The classification scheme was reviewed until there was an agreement that the behaviors grouped together at the finest level were homogeneous groups and that the taxonomy was logical, internally consistent and appropriate for its intended functions. Saturation was achieved when the final 100 incidents resulted in the creation of no major categories and two or fewer subcategories. The reliability of this saturated taxonomy was established through inter-rater reliability checks: Cohen's weighted kappa for agreement at the subcategory level was 0.68.

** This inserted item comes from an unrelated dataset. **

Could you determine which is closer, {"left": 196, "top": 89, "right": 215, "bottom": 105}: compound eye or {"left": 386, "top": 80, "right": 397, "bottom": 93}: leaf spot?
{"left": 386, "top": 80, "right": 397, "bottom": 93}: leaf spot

The prevalence of incidents in the major categories and subcategories reported by clinicians and by patients was compared through the chi-square statistic, using SAS Version 9.1. We limited subcategory comparisons to those subcategories for which 10 or more respondents reported an incident. To compare the prevalence as a function of patient race/ethnicity, we estimated a multivariate probit model, using SAS Version 9.1, for each category and subcategory (with at least 10 respondents) with race/ethnicity, age and gender as explanatory variables. These models determined if persons in each of the four self-identified racial–ethnic groups were more or less likely than self-identified Caucasians to report an incident in each category or subcategory. Similar procedures and models were employed to compare clinicians who were physicians with other clinicians.